Copy out all of the entries below without any change.
(ENTRIES SHOWN Opens)
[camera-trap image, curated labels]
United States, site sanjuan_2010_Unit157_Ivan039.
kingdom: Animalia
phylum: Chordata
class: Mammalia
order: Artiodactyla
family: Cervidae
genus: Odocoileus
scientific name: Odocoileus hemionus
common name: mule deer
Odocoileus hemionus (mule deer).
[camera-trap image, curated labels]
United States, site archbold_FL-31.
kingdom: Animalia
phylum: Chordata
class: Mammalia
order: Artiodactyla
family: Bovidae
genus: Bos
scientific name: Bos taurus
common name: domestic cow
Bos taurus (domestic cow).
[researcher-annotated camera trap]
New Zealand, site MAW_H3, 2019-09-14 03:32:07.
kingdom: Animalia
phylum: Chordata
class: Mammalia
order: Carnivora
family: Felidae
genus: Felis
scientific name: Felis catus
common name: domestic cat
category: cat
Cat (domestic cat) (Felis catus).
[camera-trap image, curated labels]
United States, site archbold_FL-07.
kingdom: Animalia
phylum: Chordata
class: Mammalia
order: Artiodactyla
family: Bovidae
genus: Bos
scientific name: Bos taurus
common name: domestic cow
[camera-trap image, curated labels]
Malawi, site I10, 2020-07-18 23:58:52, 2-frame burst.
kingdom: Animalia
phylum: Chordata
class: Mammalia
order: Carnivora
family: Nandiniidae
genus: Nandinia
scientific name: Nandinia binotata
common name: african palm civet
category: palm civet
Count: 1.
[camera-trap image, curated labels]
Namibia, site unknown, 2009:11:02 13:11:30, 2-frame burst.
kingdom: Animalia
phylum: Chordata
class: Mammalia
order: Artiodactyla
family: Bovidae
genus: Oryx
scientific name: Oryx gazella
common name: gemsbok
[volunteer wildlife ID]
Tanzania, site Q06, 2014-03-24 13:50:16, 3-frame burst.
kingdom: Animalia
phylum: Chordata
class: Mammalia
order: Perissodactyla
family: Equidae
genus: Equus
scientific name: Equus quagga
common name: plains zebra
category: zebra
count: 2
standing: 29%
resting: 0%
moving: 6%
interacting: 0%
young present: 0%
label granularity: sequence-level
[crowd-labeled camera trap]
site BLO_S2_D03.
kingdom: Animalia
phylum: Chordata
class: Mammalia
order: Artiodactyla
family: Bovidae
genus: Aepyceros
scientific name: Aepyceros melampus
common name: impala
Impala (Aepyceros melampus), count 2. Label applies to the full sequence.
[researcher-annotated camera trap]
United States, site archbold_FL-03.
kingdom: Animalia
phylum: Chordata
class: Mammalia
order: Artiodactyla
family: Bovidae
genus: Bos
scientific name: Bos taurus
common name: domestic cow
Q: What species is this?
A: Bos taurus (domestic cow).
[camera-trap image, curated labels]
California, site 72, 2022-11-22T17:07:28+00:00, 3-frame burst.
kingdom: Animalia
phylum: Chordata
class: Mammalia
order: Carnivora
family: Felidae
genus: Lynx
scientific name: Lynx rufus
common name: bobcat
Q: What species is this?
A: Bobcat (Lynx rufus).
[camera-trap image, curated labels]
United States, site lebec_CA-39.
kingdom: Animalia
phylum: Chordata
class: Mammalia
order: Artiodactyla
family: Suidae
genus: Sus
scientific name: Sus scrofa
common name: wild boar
(ENTRIES SHOWN Closes)
ANSWER BOX:
[camera-trap image, curated labels]
United States, site sanjuan_2010_Unit157_Ivan039.
kingdom: Animalia
phylum: Chordata
class: Mammalia
order: Artiodactyla
family: Cervidae
genus: Odocoileus
scientific name: Odocoileus hemionus
common name: mule deer
Odocoileus hemionus (mule deer).
[camera-trap image, curated labels]
United States, site archbold_FL-31.
kingdom: Animalia
phylum: Chordata
class: Mammalia
order: Artiodactyla
family: Bovidae
genus: Bos
scientific name: Bos taurus
common name: domestic cow
Bos taurus (domestic cow).
[researcher-annotated camera trap]
New Zealand, site MAW_H3, 2019-09-14 03:32:07.
kingdom: Animalia
phylum: Chordata
class: Mammalia
order: Carnivora
family: Felidae
genus: Felis
scientific name: Felis catus
common name: domestic cat
category: cat
Cat (domestic cat) (Felis catus).
[camera-trap image, curated labels]
United States, site archbold_FL-07.
kingdom: Animalia
phylum: Chordata
class: Mammalia
order: Artiodactyla
family: Bovidae
genus: Bos
scientific name: Bos taurus
common name: domestic cow
[camera-trap image, curated labels]
Malawi, site I10, 2020-07-18 23:58:52, 2-frame burst.
kingdom: Animalia
phylum: Chordata
class: Mammalia
order: Carnivora
family: Nandiniidae
genus: Nandinia
scientific name: Nandinia binotata
common name: african palm civet
category: palm civet
Count: 1.
[camera-trap image, curated labels]
Namibia, site unknown, 2009:11:02 13:11:30, 2-frame burst.
kingdom: Animalia
phylum: Chordata
class: Mammalia
order: Artiodactyla
family: Bovidae
genus: Oryx
scientific name: Oryx gazella
common name: gemsbok
[volunteer wildlife ID]
Tanzania, site Q06, 2014-03-24 13:50:16, 3-frame burst.
kingdom: Animalia
phylum: Chordata
class: Mammalia
order: Perissodactyla
family: Equidae
genus: Equus
scientific name: Equus quagga
common name: plains zebra
category: zebra
count: 2
standing: 29%
resting: 0%
moving: 6%
interacting: 0%
young present: 0%
label granularity: sequence-level
[crowd-labeled camera trap]
site BLO_S2_D03.
kingdom: Animalia
phylum: Chordata
class: Mammalia
order: Artiodactyla
family: Bovidae
genus: Aepyceros
scientific name: Aepyceros melampus
common name: impala
Impala (Aepyceros melampus), count 2. Label applies to the full sequence.
[researcher-annotated camera trap]
United States, site archbold_FL-03.
kingdom: Animalia
phylum: Chordata
class: Mammalia
order: Artiodactyla
family: Bovidae
genus: Bos
scientific name: Bos taurus
common name: domestic cow
Q: What species is this?
A: Bos taurus (domestic cow).
[camera-trap image, curated labels]
California, site 72, 2022-11-22T17:07:28+00:00, 3-frame burst.
kingdom: Animalia
phylum: Chordata
class: Mammalia
order: Carnivora
family: Felidae
genus: Lynx
scientific name: Lynx rufus
common name: bobcat
Q: What species is this?
A: Bobcat (Lynx rufus).
[camera-trap image, curated labels]
United States, site lebec_CA-39.
kingdom: Animalia
phylum: Chordata
class: Mammalia
order: Artiodactyla
family: Suidae
genus: Sus
scientific name: Sus scrofa
common name: wild boar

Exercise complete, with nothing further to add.